My diet consisted of three phases. First phase, 1/2 cup of Gatorade for my electrolytes with a 1/2 cup of some kind of non-diet drink for my carbohydrates, 3/4 cup of broth with 6 saltine crackers for some bulk and salt [3 times a day for two to three days]. Then you slowly increase your food to having an egg and some canned fruit for breakfast, little meat with some kind of starch (no fiber starch such as wild or brown rice), and some vegetables for lunch and dinner. The third phase was basically adding other foods such as a starch or breads (just not whole wheat or any other fiber) and more frequent meals so you would end up with 6 small meals a day.

Another set back was when I got the actual report back from the doctor saying that I might have celiac disease. I remember reading it and feeling even more depressed thinking not only do I have to live this fat and fiber free diet, but now the elimination of wheat. I tried to stop myself from crying by telling myself that at least it wasn't cancer. I still cried.

Last and final procedure was done in March. I had a liver biopsy to make sure it really was a fatty liver and not something worse. The build up procedure and recovery before and after the actual biopsy was a bigger deal, than the less than two minute procedure.
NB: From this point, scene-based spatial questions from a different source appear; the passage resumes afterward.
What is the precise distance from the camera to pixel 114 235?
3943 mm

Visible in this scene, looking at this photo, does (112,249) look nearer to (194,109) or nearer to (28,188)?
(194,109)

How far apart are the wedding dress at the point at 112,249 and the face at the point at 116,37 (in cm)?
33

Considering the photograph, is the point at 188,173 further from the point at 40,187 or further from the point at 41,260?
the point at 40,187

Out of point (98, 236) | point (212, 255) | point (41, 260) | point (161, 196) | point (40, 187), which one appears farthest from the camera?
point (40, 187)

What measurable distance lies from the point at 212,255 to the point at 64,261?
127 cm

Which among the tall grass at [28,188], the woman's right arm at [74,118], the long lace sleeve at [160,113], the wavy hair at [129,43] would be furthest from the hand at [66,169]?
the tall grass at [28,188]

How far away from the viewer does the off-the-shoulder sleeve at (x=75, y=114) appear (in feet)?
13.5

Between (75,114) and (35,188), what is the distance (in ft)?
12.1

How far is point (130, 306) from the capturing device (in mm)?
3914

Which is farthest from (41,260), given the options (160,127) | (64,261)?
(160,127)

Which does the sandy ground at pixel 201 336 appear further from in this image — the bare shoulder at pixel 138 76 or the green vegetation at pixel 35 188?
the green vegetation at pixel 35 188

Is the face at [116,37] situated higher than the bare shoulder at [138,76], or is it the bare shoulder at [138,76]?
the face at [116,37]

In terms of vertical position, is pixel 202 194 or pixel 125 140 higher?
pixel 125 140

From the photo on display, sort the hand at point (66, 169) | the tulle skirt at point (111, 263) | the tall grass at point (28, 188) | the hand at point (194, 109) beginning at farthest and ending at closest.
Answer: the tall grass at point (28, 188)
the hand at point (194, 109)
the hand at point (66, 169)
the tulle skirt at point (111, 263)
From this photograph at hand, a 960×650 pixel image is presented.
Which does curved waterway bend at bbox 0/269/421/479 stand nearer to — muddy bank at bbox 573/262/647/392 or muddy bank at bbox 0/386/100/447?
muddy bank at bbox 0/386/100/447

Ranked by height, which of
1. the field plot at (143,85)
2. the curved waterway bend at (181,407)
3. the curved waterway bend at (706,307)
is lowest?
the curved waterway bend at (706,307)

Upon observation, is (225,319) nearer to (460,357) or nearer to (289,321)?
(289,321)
Not that a doctor doesn't have a lot of liability in playing with the liver, but I thought he just got how much for seeing me less than a few minutes. But I got a weekend of laying around the house, not doing anything to not disturb that pin hole from the biopsy.

So after much reading and learning of my different diseases, "menopausal, fat free, gluten free, fiberless stomach and fatty liver lady" I could have avoided at least two of these if I just had accepted the pain from my broken leg as being healthy. The celiac disease on the other hand supposedly was inherited. Thank goodness for ancestors. It was said that celiac disease came from those Irish that was effected from the potato famine. We won't die from a nuclear war, civilization will be phased out from all the bad diseases that come from bad food and drugs that we don't even know about.